[BEGIN]

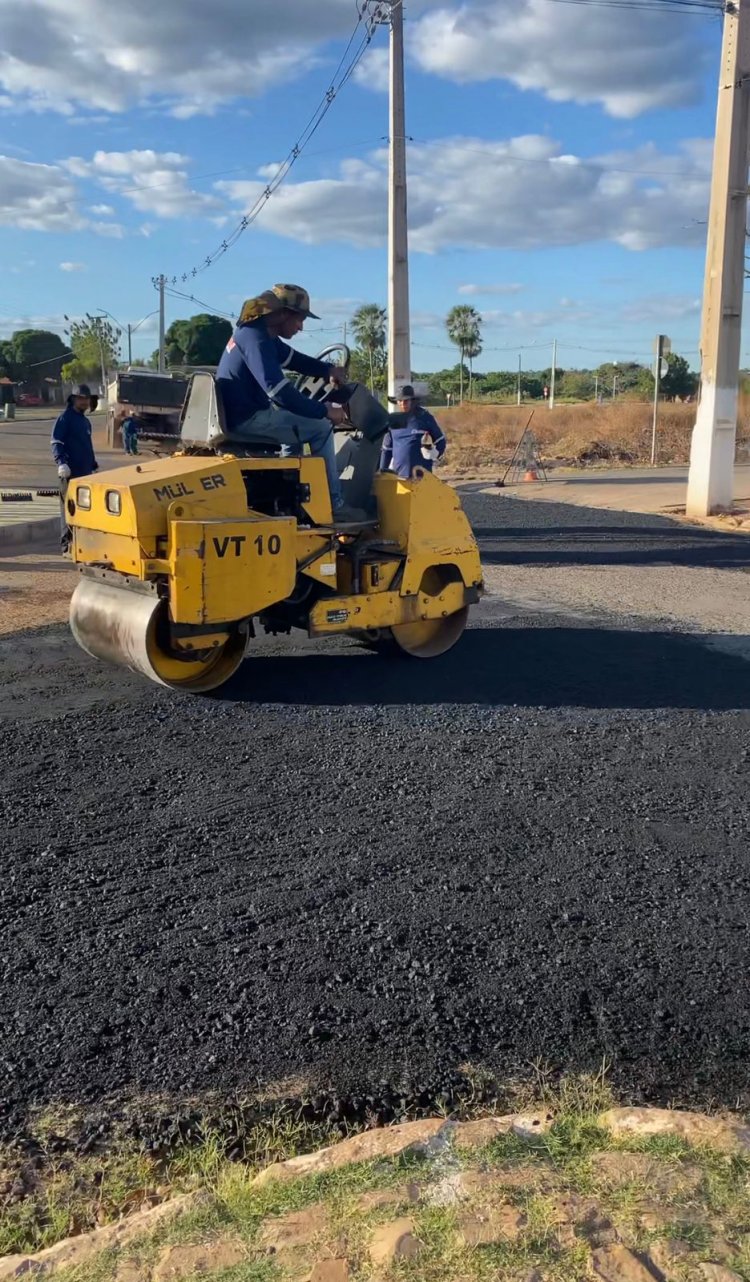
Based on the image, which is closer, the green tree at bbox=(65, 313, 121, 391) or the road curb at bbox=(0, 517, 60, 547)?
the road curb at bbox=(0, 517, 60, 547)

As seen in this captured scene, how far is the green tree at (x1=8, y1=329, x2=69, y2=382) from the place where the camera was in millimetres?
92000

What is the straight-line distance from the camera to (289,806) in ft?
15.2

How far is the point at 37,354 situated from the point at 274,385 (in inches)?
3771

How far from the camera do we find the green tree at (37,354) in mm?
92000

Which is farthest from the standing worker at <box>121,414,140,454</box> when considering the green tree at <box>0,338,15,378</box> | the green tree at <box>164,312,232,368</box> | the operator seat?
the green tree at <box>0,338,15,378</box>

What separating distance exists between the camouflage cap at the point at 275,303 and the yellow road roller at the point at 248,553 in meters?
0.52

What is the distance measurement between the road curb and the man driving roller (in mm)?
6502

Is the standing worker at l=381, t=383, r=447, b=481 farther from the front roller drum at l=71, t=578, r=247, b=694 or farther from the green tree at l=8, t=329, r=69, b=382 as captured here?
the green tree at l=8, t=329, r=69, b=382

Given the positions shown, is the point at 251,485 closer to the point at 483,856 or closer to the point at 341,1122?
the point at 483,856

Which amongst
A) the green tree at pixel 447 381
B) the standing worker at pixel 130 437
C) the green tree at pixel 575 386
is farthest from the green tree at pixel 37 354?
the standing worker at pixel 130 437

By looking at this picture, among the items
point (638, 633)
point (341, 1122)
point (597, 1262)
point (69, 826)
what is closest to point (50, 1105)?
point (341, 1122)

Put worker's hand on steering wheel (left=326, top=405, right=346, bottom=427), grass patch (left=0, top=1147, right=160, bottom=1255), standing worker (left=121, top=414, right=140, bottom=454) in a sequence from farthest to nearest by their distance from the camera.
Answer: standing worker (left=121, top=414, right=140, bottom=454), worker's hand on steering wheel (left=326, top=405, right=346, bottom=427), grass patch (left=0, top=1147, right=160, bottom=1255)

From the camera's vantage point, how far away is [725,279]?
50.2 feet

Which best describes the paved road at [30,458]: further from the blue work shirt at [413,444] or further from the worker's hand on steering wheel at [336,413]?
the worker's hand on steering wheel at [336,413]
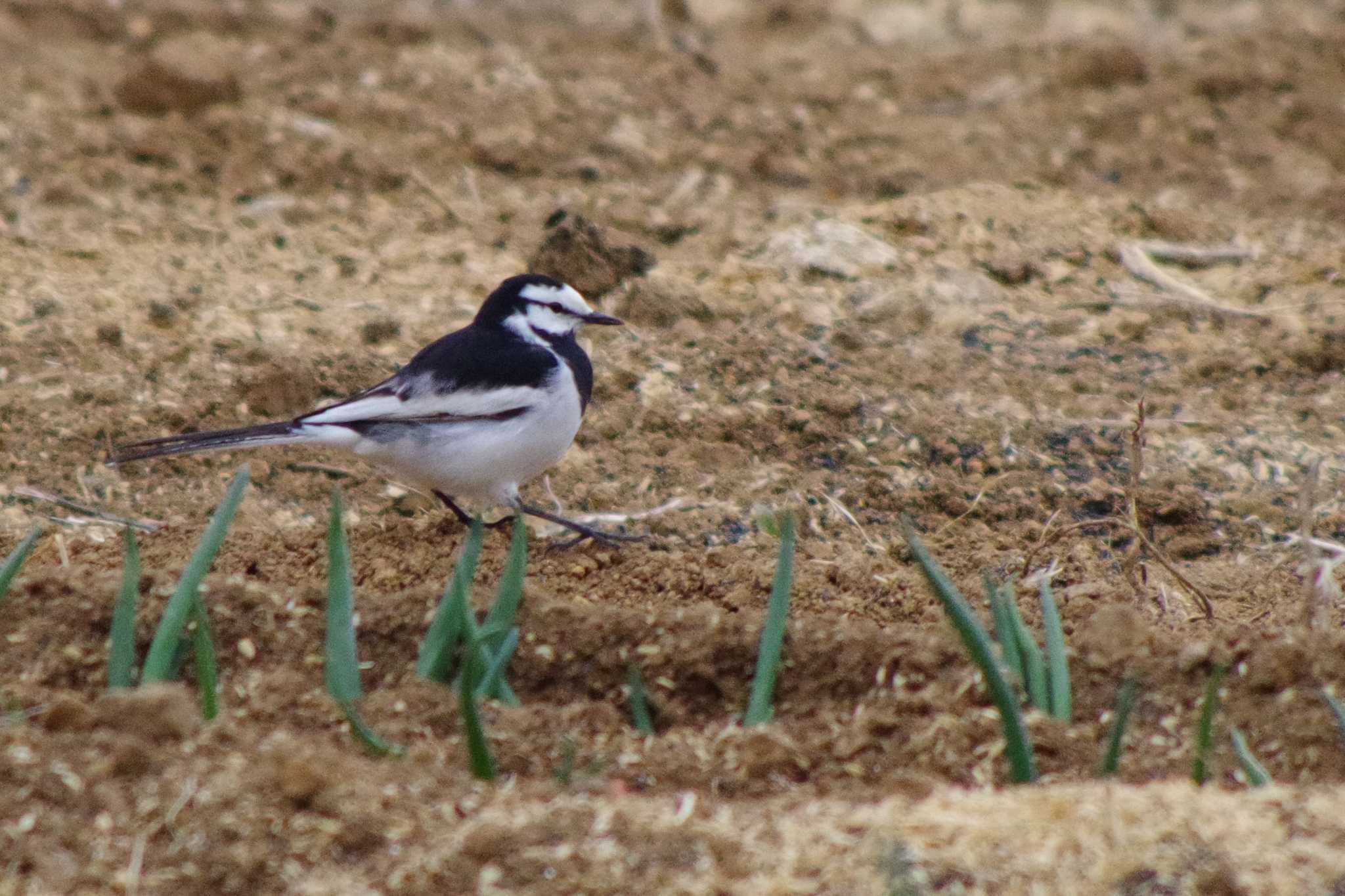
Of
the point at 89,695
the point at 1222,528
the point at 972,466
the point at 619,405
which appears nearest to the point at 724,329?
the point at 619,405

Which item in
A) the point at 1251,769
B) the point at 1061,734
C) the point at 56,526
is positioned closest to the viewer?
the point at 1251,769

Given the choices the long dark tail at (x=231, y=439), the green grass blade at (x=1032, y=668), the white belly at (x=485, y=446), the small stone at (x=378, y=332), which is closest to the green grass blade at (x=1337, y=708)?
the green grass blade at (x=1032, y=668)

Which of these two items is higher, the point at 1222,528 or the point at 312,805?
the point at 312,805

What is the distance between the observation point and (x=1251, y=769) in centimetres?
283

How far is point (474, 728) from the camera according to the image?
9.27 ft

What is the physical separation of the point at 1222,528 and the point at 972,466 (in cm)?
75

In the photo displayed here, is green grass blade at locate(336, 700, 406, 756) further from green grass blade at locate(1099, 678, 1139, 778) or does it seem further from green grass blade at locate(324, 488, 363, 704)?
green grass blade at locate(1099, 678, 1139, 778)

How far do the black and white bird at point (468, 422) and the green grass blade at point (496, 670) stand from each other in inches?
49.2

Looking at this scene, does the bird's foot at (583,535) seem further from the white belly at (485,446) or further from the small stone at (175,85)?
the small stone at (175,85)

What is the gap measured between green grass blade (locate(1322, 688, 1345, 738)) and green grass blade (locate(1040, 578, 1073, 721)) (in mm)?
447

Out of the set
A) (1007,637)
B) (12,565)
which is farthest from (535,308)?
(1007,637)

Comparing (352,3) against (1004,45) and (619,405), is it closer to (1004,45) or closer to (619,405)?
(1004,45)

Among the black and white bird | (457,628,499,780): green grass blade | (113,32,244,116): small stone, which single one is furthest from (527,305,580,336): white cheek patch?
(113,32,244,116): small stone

[END]

What you should do
Copy every line of the records above word for word, leaving out the pictures.

Written answer
Based on the image, which is closer, the green tree at bbox=(65, 313, 121, 391) or the road curb at bbox=(0, 517, 60, 547)?
the road curb at bbox=(0, 517, 60, 547)

As seen in this captured scene, how far is the green tree at (x1=8, y1=329, x2=69, y2=382) from the place where the camera was in millimetres?
92000

What is the straight-line distance from the camera to (289,806) in ft?
15.2

How far is the point at 37,354 situated from the point at 274,385 (in inches)?
3771

How far from the camera do we find the green tree at (37,354) in mm?
92000

Which is farthest from the standing worker at <box>121,414,140,454</box> when considering the green tree at <box>0,338,15,378</box> | the green tree at <box>164,312,232,368</box> | the operator seat?
the green tree at <box>0,338,15,378</box>

What separating distance exists between the camouflage cap at the point at 275,303 and the yellow road roller at the point at 248,553 in meters?
0.52

What is the distance measurement between the road curb and the man driving roller (in mm)?
6502

Is the standing worker at l=381, t=383, r=447, b=481 farther from the front roller drum at l=71, t=578, r=247, b=694 or farther from the green tree at l=8, t=329, r=69, b=382 as captured here?
the green tree at l=8, t=329, r=69, b=382

Given the positions shown, is the point at 251,485 closer to the point at 483,856 or closer to the point at 341,1122?
the point at 483,856

Which amongst
A) the green tree at pixel 447 381
B) the standing worker at pixel 130 437
C) the green tree at pixel 575 386
is farthest from the green tree at pixel 37 354?
the standing worker at pixel 130 437

By looking at this picture, among the items
point (638, 633)
point (341, 1122)
point (597, 1262)
point (69, 826)
what is closest to point (50, 1105)?
point (341, 1122)

Put worker's hand on steering wheel (left=326, top=405, right=346, bottom=427), grass patch (left=0, top=1147, right=160, bottom=1255), standing worker (left=121, top=414, right=140, bottom=454) in a sequence from farthest to nearest by their distance from the camera.
Answer: standing worker (left=121, top=414, right=140, bottom=454), worker's hand on steering wheel (left=326, top=405, right=346, bottom=427), grass patch (left=0, top=1147, right=160, bottom=1255)

From the camera's vantage point, how far away is [725,279]?
50.2 feet

Which best describes the paved road at [30,458]: further from the blue work shirt at [413,444] or further from the worker's hand on steering wheel at [336,413]?
the worker's hand on steering wheel at [336,413]
Of
the point at 89,695
the point at 1222,528
the point at 972,466
the point at 619,405
which appears nearest to the point at 724,329?
the point at 619,405

Which item in
A) the point at 1251,769
B) the point at 1061,734
C) the point at 56,526
is positioned closest to the viewer?
the point at 1251,769

Given the choices the long dark tail at (x=231, y=439), the green grass blade at (x=1032, y=668), the white belly at (x=485, y=446), the small stone at (x=378, y=332), which is closest to the green grass blade at (x=1337, y=708)?
the green grass blade at (x=1032, y=668)

Which of these two items is higher, the point at 1222,528 or the point at 312,805?
the point at 312,805

What is the distance between the observation point and (x=1251, y=769) in centimetres?
283

How far is point (474, 728) from the camera according to the image?
9.27 ft

What is the physical separation of the point at 1222,528 and the point at 972,466 (in cm)?
75

In the photo displayed here, is green grass blade at locate(336, 700, 406, 756) further from green grass blade at locate(1099, 678, 1139, 778) or does it seem further from green grass blade at locate(324, 488, 363, 704)?
green grass blade at locate(1099, 678, 1139, 778)

How far do the black and white bird at point (468, 422) and the green grass blade at point (496, 670) stand from each other in inches?
49.2

Looking at this scene, does the bird's foot at (583,535) seem further from the white belly at (485,446) or further from the small stone at (175,85)?
the small stone at (175,85)

What is the gap measured between green grass blade (locate(1322, 688, 1345, 738)) and green grass blade (locate(1040, 578, 1073, 721)) (in mm)?
447

Out of the set
A) (1007,637)
B) (12,565)
which is farthest from (535,308)?
(1007,637)

Comparing (352,3) against (1004,45) and (619,405), is it closer to (1004,45) or closer to (619,405)?
(1004,45)

Among the black and white bird | (457,628,499,780): green grass blade | (113,32,244,116): small stone, which single one is furthest from (527,305,580,336): white cheek patch?
(113,32,244,116): small stone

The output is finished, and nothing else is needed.